Real-time evolution of protocells in microfluidic computers
Microfluidic computers
The state-of-the-art of lab-on-a-chip technology developed at PACE
is programmable
microfluidics which adds the functionalities of computer-controlled
flows (via programmable electrodes and actuators), and real-time
monitoring (via processed read-outs from within the system), [3].
Microflows and
bio-chemical reactions can now be not only controlled
and programmed, e.g., in/out of a chemical microreactor, but also
feed-back adjusted, based on e.g. fluorescent intensity of chosen
reactants. The platform enables a completely new paradigm of chemical
processing, and is appropriately termed microfluidic computers [4], or
chemical Turing machines, likely to become the future lab-robot
technicians in biochemical sciences [5].
The highly spatially
resolved
microfluidic networks integrated with feed-back programmable
flow-control units present then a remarkable experimental platform in
stark contrast to the ordinary epruvette/beaker/tube systems. In
particular, evolution of bio-molecular interactions involving various
nucleic-acid molecules, lipids, etc. can be monitored and/or programmed
in sequential and parallel ways not previously possible. This in turn
opens avenues for realizing both natural and artificial
metabolic-information pathways within microfluidic-based structures.
Moreover, it enables the life-support of entirely new living systems -
protocells - that present a transition from nonliving to living matter
[6].
Evolution on a chip [4,7]
In-vitro enzyme independent molecular evolution has two main problems not fully resolved: (1) a robust and evolvable replication with a high yield, and (2) a build-up of more complex molecular interactions, both of which seem to be crucial traits of living entities.
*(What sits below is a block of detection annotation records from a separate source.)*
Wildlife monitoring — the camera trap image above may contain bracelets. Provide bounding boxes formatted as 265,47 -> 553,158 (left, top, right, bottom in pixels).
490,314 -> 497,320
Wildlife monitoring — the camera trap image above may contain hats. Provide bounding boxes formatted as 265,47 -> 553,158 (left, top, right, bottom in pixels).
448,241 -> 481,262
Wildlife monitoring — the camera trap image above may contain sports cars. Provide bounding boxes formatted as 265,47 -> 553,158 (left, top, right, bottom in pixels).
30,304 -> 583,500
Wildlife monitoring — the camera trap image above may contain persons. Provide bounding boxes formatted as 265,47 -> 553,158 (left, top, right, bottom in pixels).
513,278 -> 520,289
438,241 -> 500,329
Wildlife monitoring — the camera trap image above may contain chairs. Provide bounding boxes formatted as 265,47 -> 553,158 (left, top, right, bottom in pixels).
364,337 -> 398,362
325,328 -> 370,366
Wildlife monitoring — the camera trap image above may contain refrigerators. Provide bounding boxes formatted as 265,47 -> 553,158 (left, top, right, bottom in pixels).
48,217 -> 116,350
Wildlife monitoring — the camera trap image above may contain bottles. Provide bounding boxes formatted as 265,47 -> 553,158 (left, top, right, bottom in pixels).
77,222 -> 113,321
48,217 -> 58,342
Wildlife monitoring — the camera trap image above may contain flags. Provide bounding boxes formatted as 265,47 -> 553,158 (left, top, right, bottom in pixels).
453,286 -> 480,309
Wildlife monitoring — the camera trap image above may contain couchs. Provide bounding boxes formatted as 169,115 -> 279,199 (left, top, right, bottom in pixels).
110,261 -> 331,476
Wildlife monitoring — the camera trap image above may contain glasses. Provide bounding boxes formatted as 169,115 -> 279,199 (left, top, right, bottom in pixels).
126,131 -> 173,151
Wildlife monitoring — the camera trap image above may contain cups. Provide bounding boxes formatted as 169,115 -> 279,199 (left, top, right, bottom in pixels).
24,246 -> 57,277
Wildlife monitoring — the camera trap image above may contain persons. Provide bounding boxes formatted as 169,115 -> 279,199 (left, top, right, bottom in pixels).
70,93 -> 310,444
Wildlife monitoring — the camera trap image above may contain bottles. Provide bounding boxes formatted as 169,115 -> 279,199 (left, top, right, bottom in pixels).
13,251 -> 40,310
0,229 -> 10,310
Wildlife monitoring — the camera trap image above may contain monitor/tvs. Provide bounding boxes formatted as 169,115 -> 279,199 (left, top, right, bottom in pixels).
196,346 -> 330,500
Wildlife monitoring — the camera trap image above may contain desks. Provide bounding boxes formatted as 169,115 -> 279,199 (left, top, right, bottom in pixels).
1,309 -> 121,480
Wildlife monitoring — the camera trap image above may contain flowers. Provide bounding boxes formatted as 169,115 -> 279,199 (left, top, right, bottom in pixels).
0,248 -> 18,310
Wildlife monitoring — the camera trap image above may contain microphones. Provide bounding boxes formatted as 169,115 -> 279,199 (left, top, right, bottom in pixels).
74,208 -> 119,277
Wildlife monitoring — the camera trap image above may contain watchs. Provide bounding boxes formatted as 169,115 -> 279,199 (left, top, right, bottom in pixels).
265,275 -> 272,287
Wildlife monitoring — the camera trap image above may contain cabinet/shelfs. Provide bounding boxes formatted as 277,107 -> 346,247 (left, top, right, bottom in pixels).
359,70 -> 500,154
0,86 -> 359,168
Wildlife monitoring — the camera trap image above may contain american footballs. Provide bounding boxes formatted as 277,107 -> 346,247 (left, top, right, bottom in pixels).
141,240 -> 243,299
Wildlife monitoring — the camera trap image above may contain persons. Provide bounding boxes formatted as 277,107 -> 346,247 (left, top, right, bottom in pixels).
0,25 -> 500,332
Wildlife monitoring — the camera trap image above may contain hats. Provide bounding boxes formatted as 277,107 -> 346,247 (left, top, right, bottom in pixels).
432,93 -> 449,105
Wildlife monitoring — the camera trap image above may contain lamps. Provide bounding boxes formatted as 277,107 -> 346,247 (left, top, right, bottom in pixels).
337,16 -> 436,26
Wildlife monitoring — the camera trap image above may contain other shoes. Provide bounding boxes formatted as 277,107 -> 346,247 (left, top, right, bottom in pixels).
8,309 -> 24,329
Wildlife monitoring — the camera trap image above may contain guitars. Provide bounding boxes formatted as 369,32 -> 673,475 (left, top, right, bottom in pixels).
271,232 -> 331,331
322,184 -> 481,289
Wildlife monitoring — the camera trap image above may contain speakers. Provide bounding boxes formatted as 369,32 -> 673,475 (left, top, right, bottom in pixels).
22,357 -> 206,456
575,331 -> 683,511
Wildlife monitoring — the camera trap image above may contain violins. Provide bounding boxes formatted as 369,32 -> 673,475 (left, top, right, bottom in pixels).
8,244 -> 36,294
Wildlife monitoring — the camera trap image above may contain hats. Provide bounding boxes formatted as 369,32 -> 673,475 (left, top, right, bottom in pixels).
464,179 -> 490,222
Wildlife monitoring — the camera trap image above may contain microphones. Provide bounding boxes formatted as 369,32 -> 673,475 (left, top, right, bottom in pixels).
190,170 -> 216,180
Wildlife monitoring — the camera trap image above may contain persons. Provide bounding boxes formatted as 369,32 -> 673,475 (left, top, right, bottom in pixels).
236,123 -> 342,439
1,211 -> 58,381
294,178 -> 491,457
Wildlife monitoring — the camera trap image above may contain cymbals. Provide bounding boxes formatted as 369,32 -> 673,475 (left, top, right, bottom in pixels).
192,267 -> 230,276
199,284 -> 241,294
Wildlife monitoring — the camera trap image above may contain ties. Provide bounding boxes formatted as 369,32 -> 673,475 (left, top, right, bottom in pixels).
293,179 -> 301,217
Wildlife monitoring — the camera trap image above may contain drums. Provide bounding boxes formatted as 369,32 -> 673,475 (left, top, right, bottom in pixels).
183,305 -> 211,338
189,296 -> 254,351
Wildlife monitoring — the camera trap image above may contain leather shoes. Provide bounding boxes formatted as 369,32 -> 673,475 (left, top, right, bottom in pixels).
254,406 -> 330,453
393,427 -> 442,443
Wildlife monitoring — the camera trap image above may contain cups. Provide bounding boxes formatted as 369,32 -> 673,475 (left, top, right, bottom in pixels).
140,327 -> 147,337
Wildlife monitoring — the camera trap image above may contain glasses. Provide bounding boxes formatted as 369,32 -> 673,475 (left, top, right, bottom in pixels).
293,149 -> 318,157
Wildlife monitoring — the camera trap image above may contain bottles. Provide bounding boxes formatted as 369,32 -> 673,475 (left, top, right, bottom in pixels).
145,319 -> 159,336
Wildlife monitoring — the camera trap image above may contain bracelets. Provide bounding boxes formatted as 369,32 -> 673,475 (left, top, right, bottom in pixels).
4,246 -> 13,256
The strength of microfluidic computers is their ability to optimize individual processes (e.g. only self-replication) via loop operations, but also the possibility of optimizing evolution of more complex couplings between different chemical systems (e.g. genetic and metabolic). For example, two initially decoupled processes, self-replication and metabolism, can be integrated within a microfluidic computer into a synergistic gene-metabolism cycle characteristic for minimal protocells. The idea is to evolve and select the protocells both for their replication as well as their metabolic abilities, or in other words, to increase the complexity of replicators by assisting them to do more than just replicate - in this case catalyze a metabolism, Fig.3.
Figure. 3: Schematic of a microfluidic computer operating on “evolvable hardware”; the idea is to co-evolve metabolic (lower channel) and genetic (upper channel) functionalities of protocells. Such systems could provide initial life-support for protocells and a controlled evolution. In the long term we believe that such systems can be utilized to “program” protocells for useful tasks such as to grow in particular chemical environments.